The downside of this option is the perception of higher prices. When comparing apples to apples, your services may well cost just a little bit more than a competitor’s. 

But let me counter this downside with a couple of important points:

  1. Unless your services are 100% commoditized, it’s nearly impossible to compare services with your competitors. That’s the beauty of services over products – there are so many factors that allow you to create unique value propositions. It might be the tech stack you chose, your location, how accessible (or not) you or your team are, the frequency of key deliverables, and so much more. If you’re ever in a position where you’re competing on price, you have the ability to articulate your unique value or de-scope the service before you ever get into a discounting war. 
  2. Service providers, particularly those in the accounting and tax profession, are chronically undercharging their clients.
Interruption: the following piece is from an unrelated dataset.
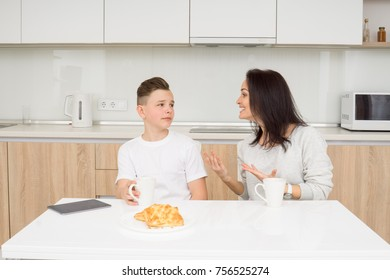 Beautiful woman with her son sitting at table in kitchen. Boy looks displeased while mother scolds him. Copcept of family conflict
If you fear pricing conversations, remember that you can always start with new clients to test the waters. As a general rule, if your conversion rate is really high, keep raising your prices until it reduces. If you are losing 30% of your prospects due to price, you’ve probably got it about right. 

Where to from here

If you were on the fence about supporting credit cards, hopefully one of these options is the right one for you. You can even meet somewhere in the middle of these options with the right platform.

Whatever you do, make sure you select a platform that ensures you can easily collect the credit cards and securely keep it on file. Make sure it puts you in charge of collecting the fees (and not your client); will provide support in the event of a dispute, and make sure it simplifies the A/R process completely. Want to find out how Ignition does exactly that? Watch our instant demo.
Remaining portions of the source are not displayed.